-- START OF Dataset extract --

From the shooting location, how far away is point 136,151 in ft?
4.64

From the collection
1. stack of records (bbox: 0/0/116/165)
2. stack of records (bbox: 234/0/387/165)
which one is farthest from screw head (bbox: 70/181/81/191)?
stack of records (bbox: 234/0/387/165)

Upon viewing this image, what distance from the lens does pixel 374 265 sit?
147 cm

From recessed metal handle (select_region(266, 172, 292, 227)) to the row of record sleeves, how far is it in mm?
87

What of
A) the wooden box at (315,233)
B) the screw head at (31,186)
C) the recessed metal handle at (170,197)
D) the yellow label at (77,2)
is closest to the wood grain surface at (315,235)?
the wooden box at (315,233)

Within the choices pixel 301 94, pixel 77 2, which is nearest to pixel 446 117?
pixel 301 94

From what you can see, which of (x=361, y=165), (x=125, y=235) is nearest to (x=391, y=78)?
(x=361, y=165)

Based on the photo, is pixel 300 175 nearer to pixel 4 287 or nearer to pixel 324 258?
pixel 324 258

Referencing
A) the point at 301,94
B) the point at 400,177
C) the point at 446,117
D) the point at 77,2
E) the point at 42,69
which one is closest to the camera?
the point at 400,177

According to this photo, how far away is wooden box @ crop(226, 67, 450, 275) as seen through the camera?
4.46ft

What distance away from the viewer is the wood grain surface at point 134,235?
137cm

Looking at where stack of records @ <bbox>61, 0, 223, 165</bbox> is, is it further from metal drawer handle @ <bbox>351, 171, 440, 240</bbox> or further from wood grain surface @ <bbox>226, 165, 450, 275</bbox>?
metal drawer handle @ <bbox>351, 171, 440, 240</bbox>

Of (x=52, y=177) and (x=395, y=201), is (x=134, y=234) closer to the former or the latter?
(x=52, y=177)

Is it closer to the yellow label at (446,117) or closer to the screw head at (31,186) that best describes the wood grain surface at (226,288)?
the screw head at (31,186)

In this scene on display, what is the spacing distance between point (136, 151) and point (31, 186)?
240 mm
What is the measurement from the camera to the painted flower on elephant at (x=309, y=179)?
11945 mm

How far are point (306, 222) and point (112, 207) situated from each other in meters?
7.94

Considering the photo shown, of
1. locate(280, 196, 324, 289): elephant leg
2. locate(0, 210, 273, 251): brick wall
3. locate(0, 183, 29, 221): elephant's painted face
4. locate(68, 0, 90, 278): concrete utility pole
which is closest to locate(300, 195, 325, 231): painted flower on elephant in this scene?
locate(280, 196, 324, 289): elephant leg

-- END OF Dataset extract --

## Stated problem
Rewrite all of the records above, renaming "recessed metal handle" to "recessed brass handle" wherever it appears and leaving everything else unchanged.

## Task output
From the shooting location, how far away is point 136,151 in ft?
4.64

From the collection
1. stack of records (bbox: 0/0/116/165)
2. stack of records (bbox: 234/0/387/165)
which one is farthest from screw head (bbox: 70/181/81/191)?
stack of records (bbox: 234/0/387/165)

Upon viewing this image, what distance from the lens does pixel 374 265 sit?
147 cm

From recessed brass handle (select_region(266, 172, 292, 227)) to the row of record sleeves, how far is it in mm?
87

What of
A) the wooden box at (315,233)
B) the screw head at (31,186)
C) the recessed brass handle at (170,197)
D) the yellow label at (77,2)
is closest to the wood grain surface at (315,235)?
the wooden box at (315,233)

Within the choices pixel 301 94, pixel 77 2, which is nearest to pixel 446 117?
pixel 301 94

From what you can see, which of (x=361, y=165), (x=125, y=235) is nearest to (x=391, y=78)?
(x=361, y=165)

Based on the photo, is pixel 300 175 nearer to pixel 4 287 or nearer to pixel 324 258?
pixel 324 258

Referencing
A) the point at 301,94
B) the point at 400,177
C) the point at 446,117
D) the point at 77,2
E) the point at 42,69
which one is closest to the camera?
the point at 400,177

According to this photo, how far away is wooden box @ crop(226, 67, 450, 275) as seen through the camera?
4.46ft

What distance away from the viewer is the wood grain surface at point 134,235?
137cm

Looking at where stack of records @ <bbox>61, 0, 223, 165</bbox> is, is it further from metal drawer handle @ <bbox>351, 171, 440, 240</bbox> or further from wood grain surface @ <bbox>226, 165, 450, 275</bbox>?
metal drawer handle @ <bbox>351, 171, 440, 240</bbox>

Of (x=52, y=177) and (x=395, y=201), is (x=134, y=234) closer to the former or the latter?
(x=52, y=177)

Is it closer to the yellow label at (446,117) or closer to the screw head at (31,186) that best describes the wood grain surface at (226,288)?
the screw head at (31,186)

In this scene on display, what is the spacing distance between point (136, 151) and point (31, 186)?
240 mm
What is the measurement from the camera to the painted flower on elephant at (x=309, y=179)?
11945 mm

How far are point (306, 222) and point (112, 207) situated from each other in meters?
7.94

Considering the photo shown, of
1. locate(280, 196, 324, 289): elephant leg
2. locate(0, 210, 273, 251): brick wall
3. locate(0, 183, 29, 221): elephant's painted face
4. locate(68, 0, 90, 278): concrete utility pole
which is closest to locate(300, 195, 325, 231): painted flower on elephant in this scene?
locate(280, 196, 324, 289): elephant leg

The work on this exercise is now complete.